EXERCISE OBJECTIVE: Starting at the top of the items and ending after the line that contains "84H93V87H95V90L98 94H105L106 89H107V86H106L105", rewrite those lines with "mask_svg" swapped for "outline_svg" and nothing else changed. Leave the pictures out of your answer.

SUPPLIED ENTRIES:
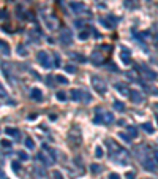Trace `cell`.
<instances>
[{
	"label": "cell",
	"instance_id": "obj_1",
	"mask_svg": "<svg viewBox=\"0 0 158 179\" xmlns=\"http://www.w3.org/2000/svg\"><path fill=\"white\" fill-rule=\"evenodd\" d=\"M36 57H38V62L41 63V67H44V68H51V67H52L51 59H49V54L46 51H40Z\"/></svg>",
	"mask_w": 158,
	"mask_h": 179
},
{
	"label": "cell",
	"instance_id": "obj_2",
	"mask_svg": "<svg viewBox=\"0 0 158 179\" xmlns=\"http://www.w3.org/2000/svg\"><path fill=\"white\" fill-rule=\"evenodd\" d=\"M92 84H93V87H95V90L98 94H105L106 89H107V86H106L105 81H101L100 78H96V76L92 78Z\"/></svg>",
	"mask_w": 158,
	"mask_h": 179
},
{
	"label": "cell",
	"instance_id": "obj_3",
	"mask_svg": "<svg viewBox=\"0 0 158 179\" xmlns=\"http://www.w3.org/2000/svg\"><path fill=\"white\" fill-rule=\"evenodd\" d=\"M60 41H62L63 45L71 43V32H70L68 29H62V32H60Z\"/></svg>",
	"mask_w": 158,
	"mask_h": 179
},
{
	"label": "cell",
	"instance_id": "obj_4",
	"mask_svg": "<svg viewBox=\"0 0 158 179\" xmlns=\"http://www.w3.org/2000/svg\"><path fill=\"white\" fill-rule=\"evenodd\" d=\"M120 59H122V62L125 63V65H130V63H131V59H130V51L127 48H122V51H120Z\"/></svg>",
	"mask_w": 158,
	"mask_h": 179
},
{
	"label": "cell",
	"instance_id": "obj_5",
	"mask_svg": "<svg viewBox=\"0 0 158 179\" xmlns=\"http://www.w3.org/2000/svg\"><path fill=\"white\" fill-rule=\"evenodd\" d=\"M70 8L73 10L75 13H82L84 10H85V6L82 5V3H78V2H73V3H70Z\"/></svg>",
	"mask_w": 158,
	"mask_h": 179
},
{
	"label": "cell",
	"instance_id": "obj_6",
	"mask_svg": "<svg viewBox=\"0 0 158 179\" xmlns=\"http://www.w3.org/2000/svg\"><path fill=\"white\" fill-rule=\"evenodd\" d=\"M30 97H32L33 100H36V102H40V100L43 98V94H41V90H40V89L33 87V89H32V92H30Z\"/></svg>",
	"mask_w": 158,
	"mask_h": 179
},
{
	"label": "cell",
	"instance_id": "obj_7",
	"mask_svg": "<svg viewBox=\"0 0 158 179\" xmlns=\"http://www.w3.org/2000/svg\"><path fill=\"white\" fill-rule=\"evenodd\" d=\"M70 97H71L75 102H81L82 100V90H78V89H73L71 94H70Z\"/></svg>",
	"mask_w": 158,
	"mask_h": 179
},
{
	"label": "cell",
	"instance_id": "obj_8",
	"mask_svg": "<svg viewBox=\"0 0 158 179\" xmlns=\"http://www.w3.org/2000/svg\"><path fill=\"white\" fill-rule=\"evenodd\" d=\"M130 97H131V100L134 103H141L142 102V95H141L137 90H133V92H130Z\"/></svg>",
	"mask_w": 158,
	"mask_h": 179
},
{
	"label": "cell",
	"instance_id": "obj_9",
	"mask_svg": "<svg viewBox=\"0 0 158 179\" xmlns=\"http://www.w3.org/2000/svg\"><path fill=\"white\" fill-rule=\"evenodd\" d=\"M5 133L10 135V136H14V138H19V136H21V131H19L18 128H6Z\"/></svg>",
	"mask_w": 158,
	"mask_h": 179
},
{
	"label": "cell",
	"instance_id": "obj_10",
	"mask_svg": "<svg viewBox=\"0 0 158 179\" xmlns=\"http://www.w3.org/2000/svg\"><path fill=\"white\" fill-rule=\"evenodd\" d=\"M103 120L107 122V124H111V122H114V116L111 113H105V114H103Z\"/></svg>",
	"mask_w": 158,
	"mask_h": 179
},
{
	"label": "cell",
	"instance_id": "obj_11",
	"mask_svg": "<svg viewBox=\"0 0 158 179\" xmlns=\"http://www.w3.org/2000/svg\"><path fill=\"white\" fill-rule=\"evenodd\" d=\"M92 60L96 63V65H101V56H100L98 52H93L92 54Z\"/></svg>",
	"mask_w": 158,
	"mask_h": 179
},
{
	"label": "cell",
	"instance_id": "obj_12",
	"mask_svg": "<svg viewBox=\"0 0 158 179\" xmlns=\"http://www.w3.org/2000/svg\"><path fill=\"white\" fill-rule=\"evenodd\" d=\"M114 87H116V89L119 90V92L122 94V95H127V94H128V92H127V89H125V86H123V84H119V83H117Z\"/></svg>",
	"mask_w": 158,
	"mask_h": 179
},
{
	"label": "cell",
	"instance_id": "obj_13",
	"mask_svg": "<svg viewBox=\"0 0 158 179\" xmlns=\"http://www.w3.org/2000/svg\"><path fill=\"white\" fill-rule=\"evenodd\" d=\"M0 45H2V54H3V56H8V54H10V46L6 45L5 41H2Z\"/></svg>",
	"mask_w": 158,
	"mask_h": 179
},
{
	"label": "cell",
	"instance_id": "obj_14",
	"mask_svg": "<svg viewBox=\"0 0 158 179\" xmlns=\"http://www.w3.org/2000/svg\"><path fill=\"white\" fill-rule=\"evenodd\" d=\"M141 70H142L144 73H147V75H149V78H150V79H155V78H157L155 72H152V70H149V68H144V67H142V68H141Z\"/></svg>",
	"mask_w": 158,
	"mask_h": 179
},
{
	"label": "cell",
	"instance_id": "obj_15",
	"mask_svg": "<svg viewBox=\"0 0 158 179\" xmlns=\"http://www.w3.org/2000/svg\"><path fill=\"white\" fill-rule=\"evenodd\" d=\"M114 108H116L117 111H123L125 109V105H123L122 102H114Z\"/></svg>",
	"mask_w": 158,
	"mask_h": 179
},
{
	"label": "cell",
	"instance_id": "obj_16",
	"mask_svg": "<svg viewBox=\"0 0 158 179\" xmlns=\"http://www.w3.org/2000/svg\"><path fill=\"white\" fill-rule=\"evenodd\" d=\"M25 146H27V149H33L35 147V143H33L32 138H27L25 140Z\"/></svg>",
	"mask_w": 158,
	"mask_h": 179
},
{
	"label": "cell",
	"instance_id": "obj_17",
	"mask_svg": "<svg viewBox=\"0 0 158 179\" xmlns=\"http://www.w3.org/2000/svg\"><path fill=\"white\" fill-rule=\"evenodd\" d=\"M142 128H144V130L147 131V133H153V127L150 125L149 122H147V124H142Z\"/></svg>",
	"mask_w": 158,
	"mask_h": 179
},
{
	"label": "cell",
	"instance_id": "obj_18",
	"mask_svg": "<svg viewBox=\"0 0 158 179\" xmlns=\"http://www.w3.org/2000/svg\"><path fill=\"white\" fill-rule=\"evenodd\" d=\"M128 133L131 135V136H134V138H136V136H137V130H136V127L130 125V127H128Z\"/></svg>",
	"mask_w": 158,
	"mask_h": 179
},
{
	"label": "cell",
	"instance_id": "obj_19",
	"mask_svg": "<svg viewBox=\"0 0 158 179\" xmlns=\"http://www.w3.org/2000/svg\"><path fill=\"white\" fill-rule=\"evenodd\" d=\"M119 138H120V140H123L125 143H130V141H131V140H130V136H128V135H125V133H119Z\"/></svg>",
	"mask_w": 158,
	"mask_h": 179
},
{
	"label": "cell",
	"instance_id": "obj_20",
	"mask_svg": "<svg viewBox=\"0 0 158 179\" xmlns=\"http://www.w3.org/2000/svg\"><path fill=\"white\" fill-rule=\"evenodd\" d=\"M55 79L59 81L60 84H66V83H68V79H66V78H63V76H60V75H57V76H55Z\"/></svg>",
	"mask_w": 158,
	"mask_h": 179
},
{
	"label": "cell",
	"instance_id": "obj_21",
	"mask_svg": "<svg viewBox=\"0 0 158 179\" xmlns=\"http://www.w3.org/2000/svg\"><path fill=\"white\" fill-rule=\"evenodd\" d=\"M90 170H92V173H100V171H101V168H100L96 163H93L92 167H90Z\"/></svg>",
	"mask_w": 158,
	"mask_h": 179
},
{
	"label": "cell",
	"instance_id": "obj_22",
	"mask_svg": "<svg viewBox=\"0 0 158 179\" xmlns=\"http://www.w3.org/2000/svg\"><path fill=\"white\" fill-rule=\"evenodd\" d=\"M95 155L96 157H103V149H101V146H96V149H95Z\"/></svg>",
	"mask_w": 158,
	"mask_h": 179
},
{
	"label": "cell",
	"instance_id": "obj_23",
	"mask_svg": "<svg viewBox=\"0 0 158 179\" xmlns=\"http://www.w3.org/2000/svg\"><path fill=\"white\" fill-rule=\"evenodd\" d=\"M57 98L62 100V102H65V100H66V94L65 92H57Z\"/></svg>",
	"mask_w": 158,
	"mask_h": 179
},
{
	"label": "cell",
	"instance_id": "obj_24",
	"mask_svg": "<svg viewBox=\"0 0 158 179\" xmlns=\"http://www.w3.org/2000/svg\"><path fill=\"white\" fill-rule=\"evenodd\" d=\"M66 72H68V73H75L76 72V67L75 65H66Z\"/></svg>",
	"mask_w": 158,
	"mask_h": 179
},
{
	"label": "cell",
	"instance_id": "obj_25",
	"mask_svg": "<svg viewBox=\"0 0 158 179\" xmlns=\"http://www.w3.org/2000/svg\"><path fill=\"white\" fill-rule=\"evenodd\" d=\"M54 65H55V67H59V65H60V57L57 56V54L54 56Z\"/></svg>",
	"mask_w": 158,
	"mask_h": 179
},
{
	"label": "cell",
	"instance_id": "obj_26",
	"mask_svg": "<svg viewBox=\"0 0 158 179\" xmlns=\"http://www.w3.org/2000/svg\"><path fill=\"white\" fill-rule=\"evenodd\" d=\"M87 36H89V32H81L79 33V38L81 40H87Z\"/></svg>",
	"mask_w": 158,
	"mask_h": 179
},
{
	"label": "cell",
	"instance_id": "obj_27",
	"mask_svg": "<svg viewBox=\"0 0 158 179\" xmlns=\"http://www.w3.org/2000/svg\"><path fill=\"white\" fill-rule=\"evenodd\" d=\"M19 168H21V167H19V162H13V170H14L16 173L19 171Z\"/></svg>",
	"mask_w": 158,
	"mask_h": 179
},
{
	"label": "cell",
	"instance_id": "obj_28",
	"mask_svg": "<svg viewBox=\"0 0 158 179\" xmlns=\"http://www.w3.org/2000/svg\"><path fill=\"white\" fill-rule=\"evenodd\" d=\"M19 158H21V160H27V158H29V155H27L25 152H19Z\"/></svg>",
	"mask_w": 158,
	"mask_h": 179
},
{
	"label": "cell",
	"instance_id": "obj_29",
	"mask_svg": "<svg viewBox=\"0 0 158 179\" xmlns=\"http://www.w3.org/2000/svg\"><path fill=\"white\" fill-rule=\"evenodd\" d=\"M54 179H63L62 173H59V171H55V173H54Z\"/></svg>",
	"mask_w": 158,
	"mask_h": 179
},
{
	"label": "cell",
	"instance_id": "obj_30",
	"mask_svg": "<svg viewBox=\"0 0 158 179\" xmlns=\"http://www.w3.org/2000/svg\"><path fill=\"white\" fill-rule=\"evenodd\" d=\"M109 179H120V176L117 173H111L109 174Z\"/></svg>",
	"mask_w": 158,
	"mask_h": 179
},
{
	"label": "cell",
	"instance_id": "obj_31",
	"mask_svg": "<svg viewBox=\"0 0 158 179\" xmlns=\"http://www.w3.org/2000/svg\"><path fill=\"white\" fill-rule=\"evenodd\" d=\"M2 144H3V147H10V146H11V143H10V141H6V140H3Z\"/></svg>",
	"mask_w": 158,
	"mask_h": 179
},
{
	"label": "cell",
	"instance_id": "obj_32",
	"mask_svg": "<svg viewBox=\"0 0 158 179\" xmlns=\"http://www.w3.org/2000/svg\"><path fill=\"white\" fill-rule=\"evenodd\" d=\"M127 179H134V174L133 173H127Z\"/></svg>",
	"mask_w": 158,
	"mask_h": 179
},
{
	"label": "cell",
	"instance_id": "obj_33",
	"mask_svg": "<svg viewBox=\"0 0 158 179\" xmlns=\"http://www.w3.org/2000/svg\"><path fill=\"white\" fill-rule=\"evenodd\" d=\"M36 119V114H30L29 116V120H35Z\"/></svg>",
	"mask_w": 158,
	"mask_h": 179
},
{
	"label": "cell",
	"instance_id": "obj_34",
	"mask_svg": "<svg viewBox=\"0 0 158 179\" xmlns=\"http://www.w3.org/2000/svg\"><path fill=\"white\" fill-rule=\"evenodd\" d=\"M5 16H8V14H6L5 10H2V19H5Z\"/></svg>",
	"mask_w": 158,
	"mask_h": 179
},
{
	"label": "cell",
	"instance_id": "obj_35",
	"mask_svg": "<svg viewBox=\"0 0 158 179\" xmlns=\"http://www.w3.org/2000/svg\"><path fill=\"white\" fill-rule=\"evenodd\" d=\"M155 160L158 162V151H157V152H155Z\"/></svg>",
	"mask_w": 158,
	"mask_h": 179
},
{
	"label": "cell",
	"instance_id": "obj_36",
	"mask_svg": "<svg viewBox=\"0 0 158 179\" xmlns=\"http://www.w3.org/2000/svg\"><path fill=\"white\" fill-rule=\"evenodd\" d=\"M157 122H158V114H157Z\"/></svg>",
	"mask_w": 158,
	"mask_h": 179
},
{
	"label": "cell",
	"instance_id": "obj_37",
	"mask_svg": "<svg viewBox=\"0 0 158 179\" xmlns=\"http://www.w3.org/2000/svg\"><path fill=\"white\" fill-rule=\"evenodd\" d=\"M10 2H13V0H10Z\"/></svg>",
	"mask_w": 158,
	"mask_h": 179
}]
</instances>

TASK SOLUTION:
Trace `cell`.
<instances>
[{
	"label": "cell",
	"instance_id": "obj_1",
	"outline_svg": "<svg viewBox=\"0 0 158 179\" xmlns=\"http://www.w3.org/2000/svg\"><path fill=\"white\" fill-rule=\"evenodd\" d=\"M36 57H38V62L41 63V67H44V68H51V67H52L51 59H49V54L46 51H40Z\"/></svg>",
	"mask_w": 158,
	"mask_h": 179
},
{
	"label": "cell",
	"instance_id": "obj_2",
	"outline_svg": "<svg viewBox=\"0 0 158 179\" xmlns=\"http://www.w3.org/2000/svg\"><path fill=\"white\" fill-rule=\"evenodd\" d=\"M92 84H93V87H95V90L98 94H105L106 89H107V86H106L105 81H101L100 78H96V76L92 78Z\"/></svg>",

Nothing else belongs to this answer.